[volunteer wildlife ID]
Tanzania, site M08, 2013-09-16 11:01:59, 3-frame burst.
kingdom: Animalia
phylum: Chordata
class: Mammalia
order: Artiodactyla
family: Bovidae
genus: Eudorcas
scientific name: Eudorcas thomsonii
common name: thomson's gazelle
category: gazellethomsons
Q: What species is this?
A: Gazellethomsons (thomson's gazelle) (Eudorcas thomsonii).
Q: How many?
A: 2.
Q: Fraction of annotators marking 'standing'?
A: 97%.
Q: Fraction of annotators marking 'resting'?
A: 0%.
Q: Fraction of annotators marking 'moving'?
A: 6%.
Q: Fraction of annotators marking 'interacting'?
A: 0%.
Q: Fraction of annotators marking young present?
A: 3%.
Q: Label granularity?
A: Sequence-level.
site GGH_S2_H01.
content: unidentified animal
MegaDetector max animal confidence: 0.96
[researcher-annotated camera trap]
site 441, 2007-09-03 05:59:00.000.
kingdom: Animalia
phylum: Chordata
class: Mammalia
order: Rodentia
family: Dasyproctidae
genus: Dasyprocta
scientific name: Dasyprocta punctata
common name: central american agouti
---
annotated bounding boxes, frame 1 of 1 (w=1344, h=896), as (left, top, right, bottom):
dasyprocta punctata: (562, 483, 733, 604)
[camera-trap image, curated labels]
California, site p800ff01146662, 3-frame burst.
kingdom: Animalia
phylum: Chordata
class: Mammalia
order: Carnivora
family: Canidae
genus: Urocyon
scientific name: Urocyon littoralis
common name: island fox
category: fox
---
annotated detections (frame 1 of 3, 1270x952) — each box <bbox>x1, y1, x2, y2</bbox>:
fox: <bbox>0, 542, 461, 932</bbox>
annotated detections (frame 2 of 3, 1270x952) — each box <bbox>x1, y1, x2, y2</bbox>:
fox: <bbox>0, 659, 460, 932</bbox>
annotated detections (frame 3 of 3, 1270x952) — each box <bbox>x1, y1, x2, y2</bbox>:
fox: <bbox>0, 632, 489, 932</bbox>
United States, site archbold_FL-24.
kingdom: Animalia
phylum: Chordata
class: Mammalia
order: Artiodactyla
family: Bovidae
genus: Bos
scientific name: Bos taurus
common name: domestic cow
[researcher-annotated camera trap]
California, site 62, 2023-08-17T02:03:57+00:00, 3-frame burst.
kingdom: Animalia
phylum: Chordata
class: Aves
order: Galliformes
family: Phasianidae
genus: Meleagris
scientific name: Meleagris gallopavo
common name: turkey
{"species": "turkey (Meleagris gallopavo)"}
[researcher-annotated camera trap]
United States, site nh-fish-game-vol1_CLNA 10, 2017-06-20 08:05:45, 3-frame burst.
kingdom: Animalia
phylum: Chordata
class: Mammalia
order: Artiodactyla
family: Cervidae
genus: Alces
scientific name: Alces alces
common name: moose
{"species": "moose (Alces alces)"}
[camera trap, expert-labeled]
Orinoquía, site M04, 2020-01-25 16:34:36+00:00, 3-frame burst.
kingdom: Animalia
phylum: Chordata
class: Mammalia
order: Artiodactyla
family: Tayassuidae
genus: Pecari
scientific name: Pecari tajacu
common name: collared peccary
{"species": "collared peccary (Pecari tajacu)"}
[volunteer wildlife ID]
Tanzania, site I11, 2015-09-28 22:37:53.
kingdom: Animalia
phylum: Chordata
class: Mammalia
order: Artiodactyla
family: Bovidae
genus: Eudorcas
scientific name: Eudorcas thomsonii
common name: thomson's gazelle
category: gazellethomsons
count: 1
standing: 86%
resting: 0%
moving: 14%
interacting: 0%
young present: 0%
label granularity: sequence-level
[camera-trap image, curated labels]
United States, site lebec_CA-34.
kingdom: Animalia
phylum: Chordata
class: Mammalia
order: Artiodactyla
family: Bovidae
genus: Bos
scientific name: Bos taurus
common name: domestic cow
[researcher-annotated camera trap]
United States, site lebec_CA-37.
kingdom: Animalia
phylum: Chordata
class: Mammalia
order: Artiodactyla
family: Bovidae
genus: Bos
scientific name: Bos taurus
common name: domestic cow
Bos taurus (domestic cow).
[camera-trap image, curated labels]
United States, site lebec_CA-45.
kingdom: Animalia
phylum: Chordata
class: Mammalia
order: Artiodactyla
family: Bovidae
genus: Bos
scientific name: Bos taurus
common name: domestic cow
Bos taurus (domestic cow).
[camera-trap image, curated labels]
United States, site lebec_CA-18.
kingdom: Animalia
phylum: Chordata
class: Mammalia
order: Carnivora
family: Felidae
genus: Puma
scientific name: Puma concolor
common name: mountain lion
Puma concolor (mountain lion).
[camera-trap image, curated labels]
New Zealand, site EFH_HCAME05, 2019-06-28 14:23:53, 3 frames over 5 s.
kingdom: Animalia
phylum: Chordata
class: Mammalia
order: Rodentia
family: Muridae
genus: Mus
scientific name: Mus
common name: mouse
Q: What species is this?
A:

════

### How to complete this task
Copy every line of the data above exactly.

### Solution for this exercise
[volunteer wildlife ID]
Tanzania, site M08, 2013-09-16 11:01:59, 3-frame burst.
kingdom: Animalia
phylum: Chordata
class: Mammalia
order: Artiodactyla
family: Bovidae
genus: Eudorcas
scientific name: Eudorcas thomsonii
common name: thomson's gazelle
category: gazellethomsons
Q: What species is this?
A: Gazellethomsons (thomson's gazelle) (Eudorcas thomsonii).
Q: How many?
A: 2.
Q: Fraction of annotators marking 'standing'?
A: 97%.
Q: Fraction of annotators marking 'resting'?
A: 0%.
Q: Fraction of annotators marking 'moving'?
A: 6%.
Q: Fraction of annotators marking 'interacting'?
A: 0%.
Q: Fraction of annotators marking young present?
A: 3%.
Q: Label granularity?
A: Sequence-level.
site GGH_S2_H01.
content: unidentified animal
MegaDetector max animal confidence: 0.96
[researcher-annotated camera trap]
site 441, 2007-09-03 05:59:00.000.
kingdom: Animalia
phylum: Chordata
class: Mammalia
order: Rodentia
family: Dasyproctidae
genus: Dasyprocta
scientific name: Dasyprocta punctata
common name: central american agouti
---
annotated bounding boxes, frame 1 of 1 (w=1344, h=896), as (left, top, right, bottom):
dasyprocta punctata: (562, 483, 733, 604)
[camera-trap image, curated labels]
California, site p800ff01146662, 3-frame burst.
kingdom: Animalia
phylum: Chordata
class: Mammalia
order: Carnivora
family: Canidae
genus: Urocyon
scientific name: Urocyon littoralis
common name: island fox
category: fox
---
annotated detections (frame 1 of 3, 1270x952) — each box <bbox>x1, y1, x2, y2</bbox>:
fox: <bbox>0, 542, 461, 932</bbox>
annotated detections (frame 2 of 3, 1270x952) — each box <bbox>x1, y1, x2, y2</bbox>:
fox: <bbox>0, 659, 460, 932</bbox>
annotated detections (frame 3 of 3, 1270x952) — each box <bbox>x1, y1, x2, y2</bbox>:
fox: <bbox>0, 632, 489, 932</bbox>
United States, site archbold_FL-24.
kingdom: Animalia
phylum: Chordata
class: Mammalia
order: Artiodactyla
family: Bovidae
genus: Bos
scientific name: Bos taurus
common name: domestic cow
[researcher-annotated camera trap]
California, site 62, 2023-08-17T02:03:57+00:00, 3-frame burst.
kingdom: Animalia
phylum: Chordata
class: Aves
order: Galliformes
family: Phasianidae
genus: Meleagris
scientific name: Meleagris gallopavo
common name: turkey
{"species": "turkey (Meleagris gallopavo)"}
[researcher-annotated camera trap]
United States, site nh-fish-game-vol1_CLNA 10, 2017-06-20 08:05:45, 3-frame burst.
kingdom: Animalia
phylum: Chordata
class: Mammalia
order: Artiodactyla
family: Cervidae
genus: Alces
scientific name: Alces alces
common name: moose
{"species": "moose (Alces alces)"}
[camera trap, expert-labeled]
Orinoquía, site M04, 2020-01-25 16:34:36+00:00, 3-frame burst.
kingdom: Animalia
phylum: Chordata
class: Mammalia
order: Artiodactyla
family: Tayassuidae
genus: Pecari
scientific name: Pecari tajacu
common name: collared peccary
{"species": "collared peccary (Pecari tajacu)"}
[volunteer wildlife ID]
Tanzania, site I11, 2015-09-28 22:37:53.
kingdom: Animalia
phylum: Chordata
class: Mammalia
order: Artiodactyla
family: Bovidae
genus: Eudorcas
scientific name: Eudorcas thomsonii
common name: thomson's gazelle
category: gazellethomsons
count: 1
standing: 86%
resting: 0%
moving: 14%
interacting: 0%
young present: 0%
label granularity: sequence-level
[camera-trap image, curated labels]
United States, site lebec_CA-34.
kingdom: Animalia
phylum: Chordata
class: Mammalia
order: Artiodactyla
family: Bovidae
genus: Bos
scientific name: Bos taurus
common name: domestic cow
[researcher-annotated camera trap]
United States, site lebec_CA-37.
kingdom: Animalia
phylum: Chordata
class: Mammalia
order: Artiodactyla
family: Bovidae
genus: Bos
scientific name: Bos taurus
common name: domestic cow
Bos taurus (domestic cow).
[camera-trap image, curated labels]
United States, site lebec_CA-45.
kingdom: Animalia
phylum: Chordata
class: Mammalia
order: Artiodactyla
family: Bovidae
genus: Bos
scientific name: Bos taurus
common name: domestic cow
Bos taurus (domestic cow).
[camera-trap image, curated labels]
United States, site lebec_CA-18.
kingdom: Animalia
phylum: Chordata
class: Mammalia
order: Carnivora
family: Felidae
genus: Puma
scientific name: Puma concolor
common name: mountain lion
Puma concolor (mountain lion).
[camera-trap image, curated labels]
New Zealand, site EFH_HCAME05, 2019-06-28 14:23:53, 3 frames over 5 s.
kingdom: Animalia
phylum: Chordata
class: Mammalia
order: Rodentia
family: Muridae
genus: Mus
scientific name: Mus
common name: mouse
Q: What species is this?
A:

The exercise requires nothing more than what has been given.